Correct if I'm wrong, but Apache is being developed using FreeBSD, an open source Unix, so FreeBSD + Apache makes a great combination! www.freebsd.org

Mon, 07 Feb 2005 at 18:02:47 GMT Link

28.Fanaticus said:

Why reboot a WinXP machine? Cause you'll get hit with a good 10 windows updates ever month :)

Sun, 20 Feb 2005 at 17:02:42 GMT Link

29.James Greenwood said:

If you want a minimal version of Apache 2 and PHP for Windows NT and later, try MiniApache, available at http://james-greenwood.co.uk/. It's comes in at 2MB and includes the latest version of PHP with SQLite database support.
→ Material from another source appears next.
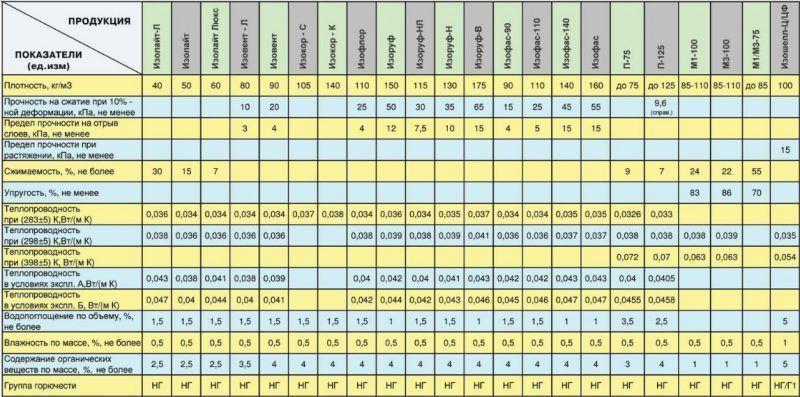 Таблица популярных марок утеплителя для теплых полов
You won't regret it! :-)

Sun, 15 May 2005 at 14:43:53 GMT Link

30.temi said:

u are all fools when using apache2

Wed, 28 Sep 2005 at 22:53:00 GMT Link

31.Steve Nisbet said:

Hi folks,

no, people are not fools for using Apache 2, but I do remember people saying exactly the same thing when other dared suggest they move over from NCSA Httpd or CERN, I know that, because I was one of them. Open Source was nowhere near as big as it is now nor as 'stable'. We had jitters moving to Apache 1. I only remember these now as I read through the comments here because I've got used to the mechanism whereby a problem appears and a dedicated community gets to sorting it out within days if not sooner. We share no such faith in MS platforms at all.

We run a collection of webservers which take about 19 hits per second across a cluster, most are Apache 1.3.x running 4.3 series PHP. The boxes though are proprietary and we are moving now back onto a true open source Platform via SLES, which gave me the option to try out Apache 2.x. I held back off moving our production to Apache 2.x for some years because 'it wasnt stable', or because 'it didnt handle PHP well'... and then, just reading this lot I realised thats exactly what we did with the older platform. When NCSA was no longer properly developed we would have had to jump ship anyway, as it was, with a bit of courage and a meaty thick manual I got on board early enough to make sure I knew the ground well enough to run production.

And thats my main compelling reason for shifting to Apache 2.x

But here are some others

a) Native support for SSL, trying to get it going on a suite of 1.3.x machines is a major pain

b) Threading when it happens, its NEVER going to happen in 1.3

c) Working LDAP authentication plus other base types

d) Better mass Virtual hosting

e) Filters

f) Recoded from the ground up

There are others, these are the ones that appealed immediately to me. One that is missing and which I fervently believe in is this though; the community which has built Apache needs support and confidence from the community which has gained so much from it, it has to move on and needs to develop into other areas in the future. PHP badly needed to do this prior to 4, and can any one of you realistically say PHP 3 was better? Had the community who were used to using PHP 3 whinged and whined about the moves, guarantee not only would none of us be using PHP 4, but it would never have got off the shelf and given ASP the pasting it deserved, LAMP would instead mean an old fashion light and neither Apache NOR PHP would have evolved to the degree they both have now.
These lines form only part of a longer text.